Okay, so I have name changed to avoid any potential recognition. I'm a therapist and this is highly unprofessional on the part of the therapist.
The sign you like your therapist and would want to be friends with them means that you found a therapist you 'clicked' with and you feel they hear and understand you. In a sense, excellent rapport is an excellent sign. HOWEVER, while it shows the therapist was (probably) doing their job well, one of the reasons it is unethical to be friends during or just after therapy is because this 'relationship' started with you telling them things, private and vulnerable things, that you wouldn't usually disclose at the start of a friendship - this means you made yourself vulnerable, which is absolutely okay in the environment of therapy sessions, but as a friendship, it has a power imbalance.
I get you - I really like so many of my clients and with some I do get the sense that we would be excellent friends.....but the therapist should be respecting his professional ethics and obligations - protecting you. I also sometimes feel quite sad when clients move on once feeling in a better place, because I love working with them, but that is part of the job. Therapists are human too, but we have to have professional boundaries.
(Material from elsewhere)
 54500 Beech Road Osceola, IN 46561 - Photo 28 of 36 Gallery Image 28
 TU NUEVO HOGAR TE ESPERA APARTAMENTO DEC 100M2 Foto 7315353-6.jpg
I would report this therapist to his professional body as clearly he has professionally lost the plot and may do so again with someone else.
The only way I might conceivably remain 'friends' (more like just friendly contacts) with a client is if we are thrown together via eg. local sport, school gate, clubs and so on, but I would always keep a respectful eye on not being intrusive. Should a number of years have passed, then it's possibly less of a concern, but I would always be careful to make sure I'm not abusing my position of initial trust.
My doctor has children at the same school. We often chat and cross at parties and he's a hoot, but he's still my doctor, so I won't be meeting him for coffee.